StevensonD: Yeah, this is Derrick.

Hauth: Derrick, go ahead.

StevensonD: Yeah, I think… Well, the only time any numbers should be… should be changed is if… if, of course, there’s an error in the calculation of set-aside. Otherwise, you know, there should be… there should be no… no difference. And if there is a situation where they punch in the numbers and it comes out different they should… they should immediately get on the phone and contact the manager and let them know, “Hey, we have a discrepancy here and you need to go back and check your calculation and stuff because, according to us, it’s wrong.” And that’s, to me, the simple way to do it. To just let the same error go on month after month after month and nobody ever really saying anything that, to me, is just ridiculous.

Hauth: Yeah, thank you, Derrick. And I think that’s what happened.

Haseman: Yeah, I do have an email from Gail where she had concurred that, if the accounting department now determines that there’s a difference on a monthly report submitted by a manager, that they will contact the manager. ‘Cause I, like you, Derrick, felt and shared with her that how is anybody supposed to correct a wrong if they don’t even know that there’s a wrong. And if it’s a perpetual wrong, that helps no one… so, until it’s been told.

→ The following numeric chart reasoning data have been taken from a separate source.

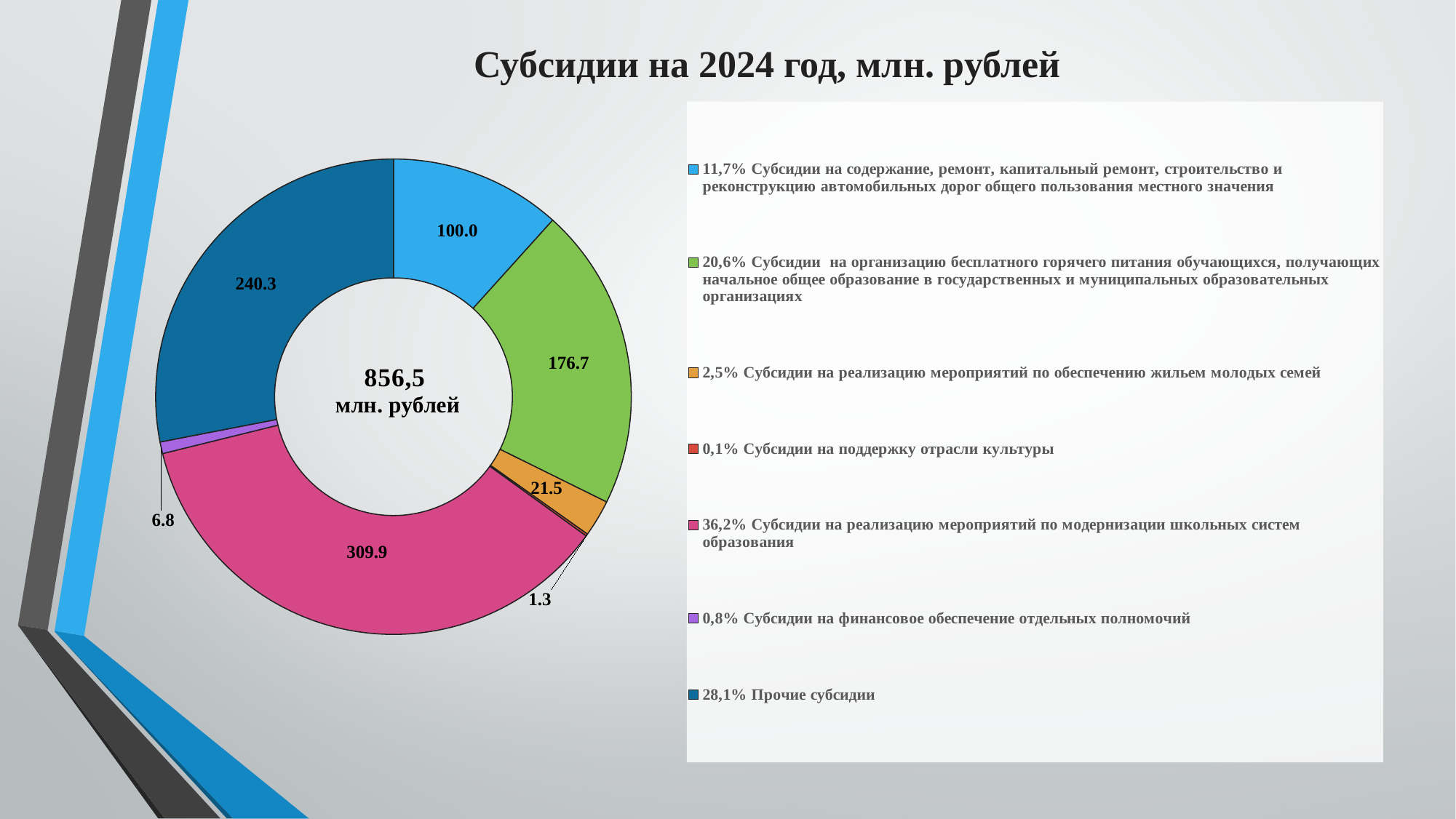
Which category has the smallest slice? Субсидии на поддержку отрасли культуры How many categories does the chart show? 7 What share of the total does "Субсидии на финансовое обеспечение отдельных полномочий" represent? 0,8% What kind of chart is shown on the slide? Doughnut (pie) chart Which is larger: the value for the road subsidies ("Субсидии на содержание, ремонт, капитальный ремонт, строительство и реконструкцию автомобильных дорог") or the value for the hot meals subsidies ("Субсидии на организацию бесплатного горячего питания")? Субсидии на организацию бесплатного горячего питания Which category has the largest slice? Субсидии на реализацию мероприятий по модернизации школьных систем образования What is the value for "Субсидии на реализацию мероприятий по обеспечению жильем молодых семей"? 21.5 What share of the total do "Прочие субсидии" represent? 28,1% What is the value for "Прочие субсидии"? 240.3 What is the value for "Субсидии на поддержку отрасли культуры"? 1.3 What total is shown in the centre of the doughnut chart? 856,5 млн. рублей What is the difference between the value for "Субсидии на реализацию мероприятий по модернизации школьных систем образования" and the value for "Прочие субсидии"? 69.6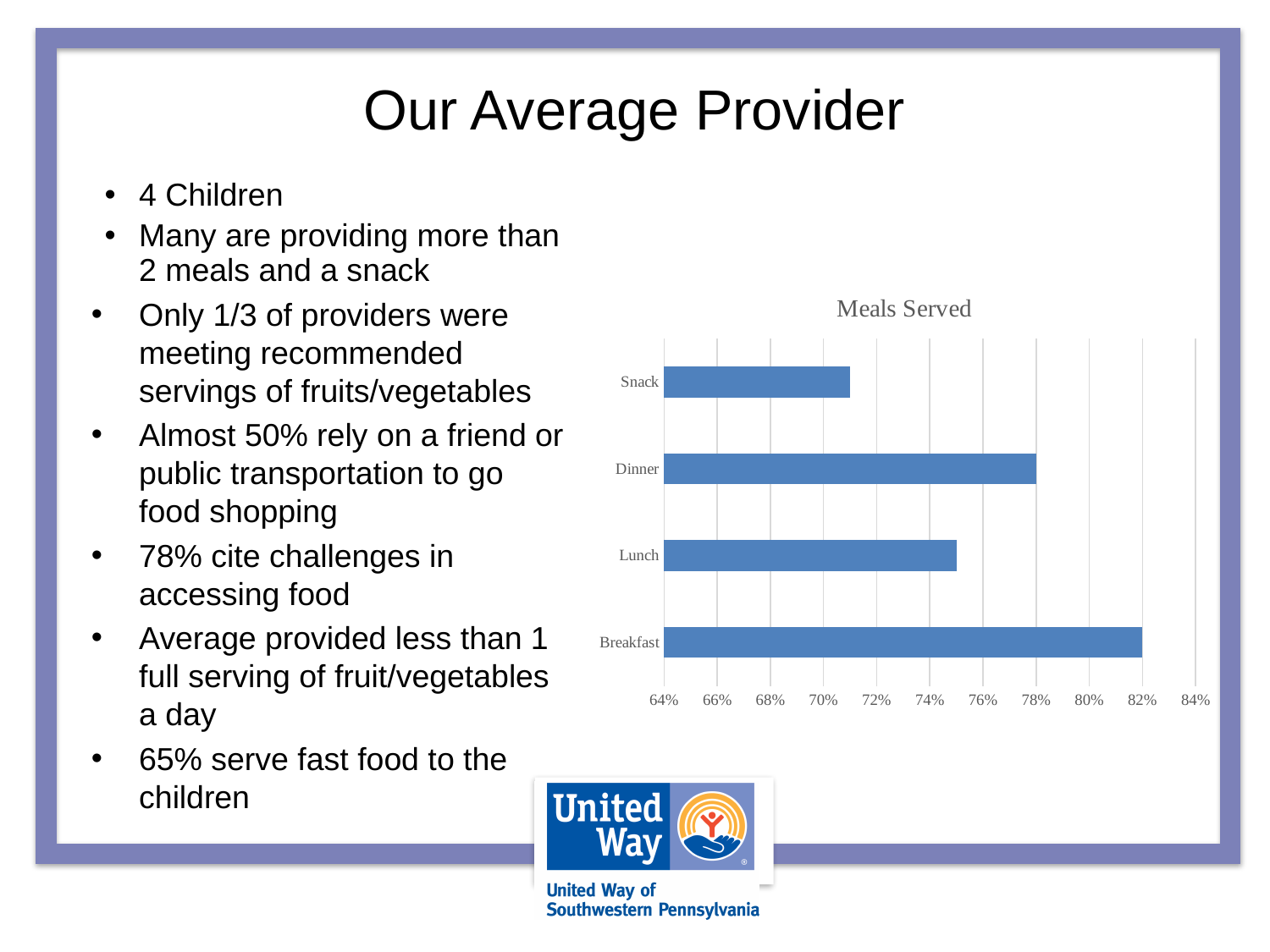
Which meal has the lowest value in the chart? Snack Is the value for Snack greater or less than 70%? greater Is the value for Lunch greater or less than 76%? less What is the value for Dinner? 78% What kind of chart is shown on the slide? Bar chart What is the title of the chart? Meals Served Which is larger, the value for Dinner or the value for Lunch? Dinner Which is larger, the value for Lunch or the value for Snack? Lunch Which meal has the highest value in the chart? Breakfast How many meal categories are plotted in the chart? 4 What is the value for Breakfast? 82% By how many percentage points does Breakfast exceed Dinner? 4 percentage points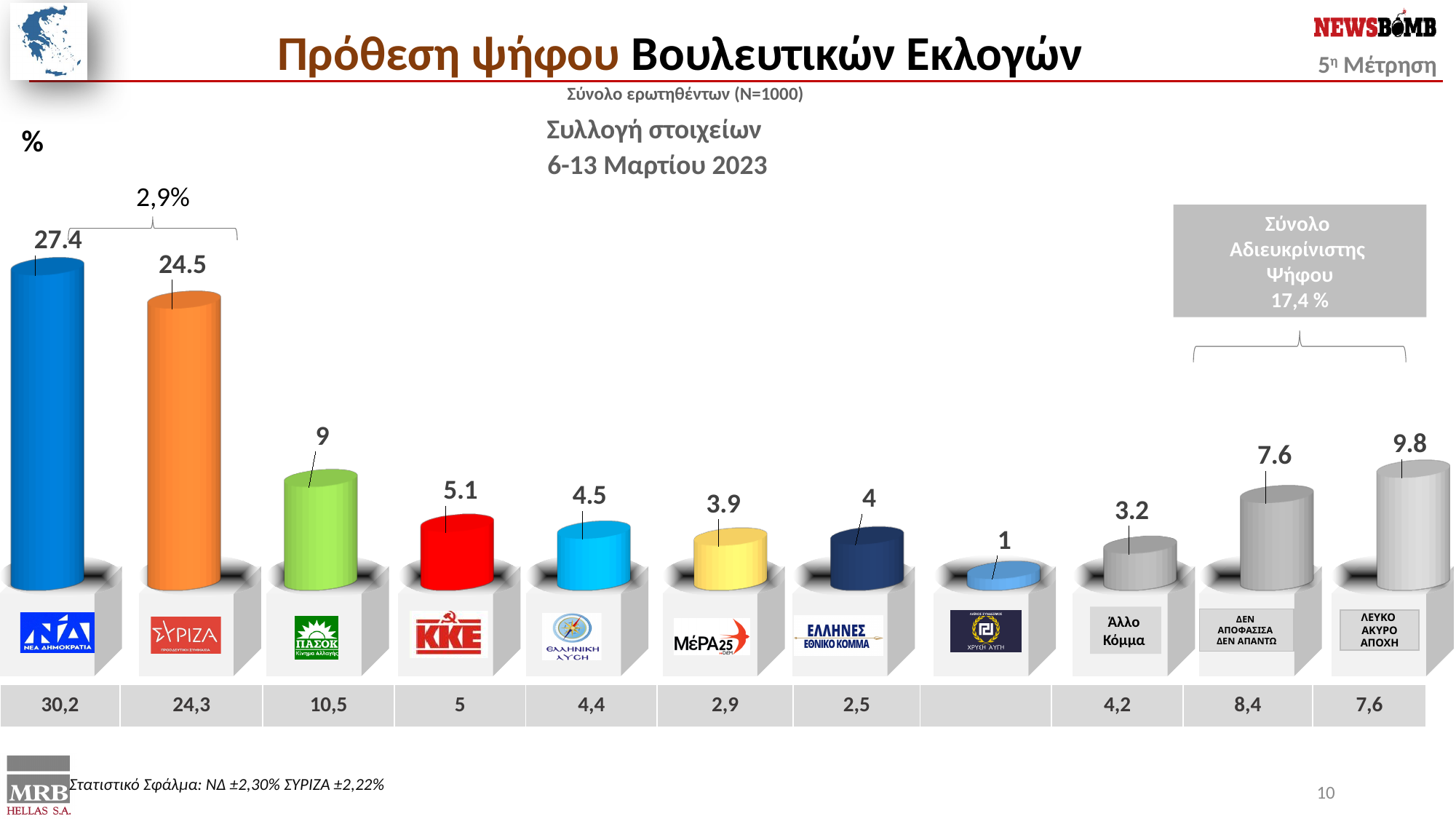
What is the total undecided vote (Σύνολο Αδιευκρίνιστης Ψήφου) shown in the grey box? 17,4 % What kind of chart is shown on the slide? bar chart Which is larger, the value for ΕΛΛΗΝΙΚΗ ΛΥΣΗ or the value for ΜέΡΑ25? ΕΛΛΗΝΙΚΗ ΛΥΣΗ What is the difference between the values for ΝΕΑ ΔΗΜΟΚΡΑΤΙΑ and ΣΥΡΙΖΑ? 2.9 What is the value shown for ΚΚΕ? 5.1 What is the value shown for ΝΕΑ ΔΗΜΟΚΡΑΤΙΑ? 27.4 What is the value shown for ΛΕΥΚΟ ΑΚΥΡΟ ΑΠΟΧΗ? 9.8 Which category has the lowest value in the chart? ΧΡΥΣΗ ΑΥΓΗ What is the value shown for ΠΑΣΟΚ? 9 How many bars are shown in the chart? 11 What is the value shown for ΣΥΡΙΖΑ? 24.5 Which party has the highest value in the chart? ΝΕΑ ΔΗΜΟΚΡΑΤΙΑ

Hauth: All right. Thank you. Any other questions? [Silence.] Eric, I have a question for you. So, the 20th: I know we’ve had a couple of email exchanges back and forth. As I recall, and correct me if I’m wrong, but as I recall, years back when Ray Milojevich was Director of the program the intention, and I believe it was discussed and acted on in a BECC Meeting, was to allow the 20th instead of the 15th and that…

Jaynes: Yep.

Hauth: … [inaudible]. And so that was supposed to carry forward from the 15th to the 20th, postmarked on the 20th, unless it was on a Sunday, then it fell to the next day. And then I remember a few years back, when Steve Gordon became a subject of concern relative to set-aside and I believe the agency threatened his license. We went before the Elected… or, we went before the Commission for the Blind board. And I know I had some discussions with you, also. And I believe it was Commissioner McQuillan who identified in the record that the 20th … postmarked by the 20th would be the date that would be the practice. Also, you know, so can you respond to that? Because, apparently, I’ve been filing late too because I file on the 20th and then I send my check on the 20th and it’s postmarked on the 20th. So, is there a way for us to get some clarity on that or resolve that? Or… What’s your… What’s your thoughts on that?

[00:14:09]

Morris: Well, thanks for the question, Randy. So the 20th, since I’ve been around – and I wasn’t here when Ray was here and stuff – but, from my perspective, the 20th… when we’ve talked about the 20th we’ve always talked about reports, not payments or anything but monthly statements, monthly reports coming to us for set-aside. So, quite frankly, the discussion came up about this topic based on why we weren’t getting the current quarterly report sent out in a timely manner. So here, we’re tracking when we get the reports, like the monthly state… the monthly report from managers. So, from my perspective, especially around generating, like, the quarterly statement, it doesn’t matter to me if it’s postmarked on the 20th but I get it on the 26th or something. So, from my perspective, I’m not counting people late or anything else on submitting their reports if they get it to me in a timely manner. So the 20th, or postmarked by the 20th … originally the Rules said the 15th… and we’ve given people time because I know the discussions that I had with managers when I first got here is that they couldn’t get it to me by the 15th because subcontractors weren’t paying them by the 15th. So I was, like, it seems reasonable that the 20th would make sense. And, to be quite frank, I haven’t been thinking of postmarked by the 20th. I’m, like, thinking, “Hey, we need to have it in hand.” So, you know, in the new Rules – and I haven’t looked in the new Rules in quite a while because, you know, you don’t want to get things mixed up. But I believe we addressed that very specifically, with the postmarked language and stuff, in the new Rules. So I think that clears it up but, you know, I know the conversation got started around the “Why is it taking so long for the quarterly reports to come out?” So.